Aim of the exercise:
Rewrite the lines from the start of the items through the line containing "burned structure [378, 79, 660, 247]", inclusive, as a Markdown table with the columns No. and Line. Number each row and leave out blank lines.

--- Start Data shown ---

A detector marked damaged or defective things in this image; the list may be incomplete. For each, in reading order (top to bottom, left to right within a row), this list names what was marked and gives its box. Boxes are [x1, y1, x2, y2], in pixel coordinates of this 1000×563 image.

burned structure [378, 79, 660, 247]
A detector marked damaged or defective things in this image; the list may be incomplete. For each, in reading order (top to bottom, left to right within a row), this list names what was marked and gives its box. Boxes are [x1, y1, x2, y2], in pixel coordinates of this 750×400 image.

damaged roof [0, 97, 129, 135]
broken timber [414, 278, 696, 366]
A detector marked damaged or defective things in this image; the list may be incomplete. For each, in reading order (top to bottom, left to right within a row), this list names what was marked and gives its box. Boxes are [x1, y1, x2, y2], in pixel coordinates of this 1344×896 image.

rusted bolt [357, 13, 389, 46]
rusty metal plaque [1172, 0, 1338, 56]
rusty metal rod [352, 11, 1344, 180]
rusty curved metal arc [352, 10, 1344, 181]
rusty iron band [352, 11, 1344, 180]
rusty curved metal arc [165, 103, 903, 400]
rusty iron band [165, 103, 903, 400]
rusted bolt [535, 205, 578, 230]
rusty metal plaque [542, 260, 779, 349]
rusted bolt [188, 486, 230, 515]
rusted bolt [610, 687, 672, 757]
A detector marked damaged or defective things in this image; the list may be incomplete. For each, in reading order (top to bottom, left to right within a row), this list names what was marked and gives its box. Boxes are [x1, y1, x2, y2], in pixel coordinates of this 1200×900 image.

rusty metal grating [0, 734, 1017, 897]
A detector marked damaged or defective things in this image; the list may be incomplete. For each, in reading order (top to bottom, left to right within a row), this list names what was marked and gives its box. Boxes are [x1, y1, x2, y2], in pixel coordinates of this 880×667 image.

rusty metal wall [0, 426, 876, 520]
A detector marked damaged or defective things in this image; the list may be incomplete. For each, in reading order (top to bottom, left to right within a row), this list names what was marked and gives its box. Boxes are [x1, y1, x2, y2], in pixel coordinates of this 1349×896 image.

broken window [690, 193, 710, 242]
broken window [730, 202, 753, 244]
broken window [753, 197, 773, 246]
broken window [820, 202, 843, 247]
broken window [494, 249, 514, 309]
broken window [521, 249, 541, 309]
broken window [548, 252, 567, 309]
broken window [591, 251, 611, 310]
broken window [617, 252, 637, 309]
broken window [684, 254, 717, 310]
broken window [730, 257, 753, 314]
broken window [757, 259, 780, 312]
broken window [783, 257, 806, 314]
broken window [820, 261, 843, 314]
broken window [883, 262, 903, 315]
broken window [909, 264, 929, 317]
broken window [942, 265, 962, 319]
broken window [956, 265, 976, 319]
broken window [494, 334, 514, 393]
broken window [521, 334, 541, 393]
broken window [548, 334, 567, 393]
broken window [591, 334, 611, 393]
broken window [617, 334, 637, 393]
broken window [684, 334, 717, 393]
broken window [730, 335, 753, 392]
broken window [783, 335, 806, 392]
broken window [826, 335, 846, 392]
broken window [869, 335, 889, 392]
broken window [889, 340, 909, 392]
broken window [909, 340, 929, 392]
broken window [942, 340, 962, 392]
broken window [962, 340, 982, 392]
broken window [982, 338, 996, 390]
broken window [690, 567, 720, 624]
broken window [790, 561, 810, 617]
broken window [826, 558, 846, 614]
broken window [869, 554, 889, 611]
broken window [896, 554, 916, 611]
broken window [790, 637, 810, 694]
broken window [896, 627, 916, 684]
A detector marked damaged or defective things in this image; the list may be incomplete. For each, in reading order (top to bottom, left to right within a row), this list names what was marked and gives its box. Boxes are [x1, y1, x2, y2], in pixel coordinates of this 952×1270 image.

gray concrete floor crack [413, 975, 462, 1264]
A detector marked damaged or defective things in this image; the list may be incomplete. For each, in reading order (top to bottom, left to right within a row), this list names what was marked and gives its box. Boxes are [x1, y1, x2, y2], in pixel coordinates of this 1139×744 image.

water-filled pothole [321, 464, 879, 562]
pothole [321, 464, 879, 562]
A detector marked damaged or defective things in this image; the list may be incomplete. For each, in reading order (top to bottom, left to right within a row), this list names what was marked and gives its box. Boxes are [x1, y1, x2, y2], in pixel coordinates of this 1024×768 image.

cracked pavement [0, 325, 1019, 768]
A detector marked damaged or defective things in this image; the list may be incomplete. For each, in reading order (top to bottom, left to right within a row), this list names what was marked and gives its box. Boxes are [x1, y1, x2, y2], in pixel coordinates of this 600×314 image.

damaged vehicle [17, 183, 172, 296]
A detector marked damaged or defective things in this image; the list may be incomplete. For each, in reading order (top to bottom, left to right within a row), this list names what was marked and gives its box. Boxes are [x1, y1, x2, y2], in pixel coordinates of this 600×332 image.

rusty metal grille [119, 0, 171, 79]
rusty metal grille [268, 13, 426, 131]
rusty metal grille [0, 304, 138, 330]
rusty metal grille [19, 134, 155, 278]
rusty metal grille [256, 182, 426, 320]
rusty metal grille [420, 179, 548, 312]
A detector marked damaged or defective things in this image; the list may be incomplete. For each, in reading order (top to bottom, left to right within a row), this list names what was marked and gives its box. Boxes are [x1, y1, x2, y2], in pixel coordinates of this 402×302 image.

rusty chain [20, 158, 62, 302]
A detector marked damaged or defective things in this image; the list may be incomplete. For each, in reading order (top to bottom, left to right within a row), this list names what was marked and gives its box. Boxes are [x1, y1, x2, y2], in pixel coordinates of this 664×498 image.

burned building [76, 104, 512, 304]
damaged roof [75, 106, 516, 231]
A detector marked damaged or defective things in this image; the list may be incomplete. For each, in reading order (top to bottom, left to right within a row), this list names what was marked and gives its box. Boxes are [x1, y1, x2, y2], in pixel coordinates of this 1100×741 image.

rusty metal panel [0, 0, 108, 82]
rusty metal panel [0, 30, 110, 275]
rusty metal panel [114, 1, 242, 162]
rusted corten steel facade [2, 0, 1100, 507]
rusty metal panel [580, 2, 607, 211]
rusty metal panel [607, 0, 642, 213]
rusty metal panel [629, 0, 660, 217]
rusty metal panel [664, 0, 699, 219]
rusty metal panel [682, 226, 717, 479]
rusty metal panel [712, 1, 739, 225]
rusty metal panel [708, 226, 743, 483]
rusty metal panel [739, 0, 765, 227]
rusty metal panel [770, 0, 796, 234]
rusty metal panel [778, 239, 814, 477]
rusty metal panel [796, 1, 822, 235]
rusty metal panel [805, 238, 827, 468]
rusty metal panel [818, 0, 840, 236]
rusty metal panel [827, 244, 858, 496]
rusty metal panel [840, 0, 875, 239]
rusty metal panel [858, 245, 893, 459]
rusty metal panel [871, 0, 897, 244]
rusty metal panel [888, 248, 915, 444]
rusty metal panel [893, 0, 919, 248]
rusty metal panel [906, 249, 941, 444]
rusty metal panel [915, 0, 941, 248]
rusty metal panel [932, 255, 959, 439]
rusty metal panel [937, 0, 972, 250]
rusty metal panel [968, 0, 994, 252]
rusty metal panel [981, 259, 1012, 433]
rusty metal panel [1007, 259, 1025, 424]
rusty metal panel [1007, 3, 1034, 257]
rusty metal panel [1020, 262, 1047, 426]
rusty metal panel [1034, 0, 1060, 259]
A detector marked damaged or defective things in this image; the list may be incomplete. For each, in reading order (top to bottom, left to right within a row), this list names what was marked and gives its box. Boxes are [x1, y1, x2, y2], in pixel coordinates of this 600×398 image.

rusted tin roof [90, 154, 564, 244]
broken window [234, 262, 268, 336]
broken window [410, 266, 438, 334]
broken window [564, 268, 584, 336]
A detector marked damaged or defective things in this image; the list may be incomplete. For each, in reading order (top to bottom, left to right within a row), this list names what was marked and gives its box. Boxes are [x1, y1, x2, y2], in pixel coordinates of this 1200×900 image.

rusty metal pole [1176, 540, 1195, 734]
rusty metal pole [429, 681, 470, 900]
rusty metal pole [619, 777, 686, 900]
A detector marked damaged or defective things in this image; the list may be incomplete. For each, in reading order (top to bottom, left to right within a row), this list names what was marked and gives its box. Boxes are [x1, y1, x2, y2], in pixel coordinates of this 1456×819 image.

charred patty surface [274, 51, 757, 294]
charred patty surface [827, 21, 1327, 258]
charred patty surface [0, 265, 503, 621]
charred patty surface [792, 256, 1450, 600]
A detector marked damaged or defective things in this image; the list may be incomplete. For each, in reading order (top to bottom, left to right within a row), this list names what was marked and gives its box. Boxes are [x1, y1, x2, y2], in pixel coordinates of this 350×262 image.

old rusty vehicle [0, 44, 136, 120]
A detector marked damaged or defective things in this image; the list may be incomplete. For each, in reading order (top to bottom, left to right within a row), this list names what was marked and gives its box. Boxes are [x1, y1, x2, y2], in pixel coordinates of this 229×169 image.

--- End Data shown ---

Exercise answer:
| No. | Line |
|---|---|
| 1 | A detector marked damaged or defective things in this image; the list may be incomplete. For each, in reading order (top to bottom, left to right within a row), this list names what was marked and gives its box. Boxes are [x1, y1, x2, y2], in pixel coordinates of this 1000×563 image. |
| 2 | burned structure [378, 79, 660, 247] |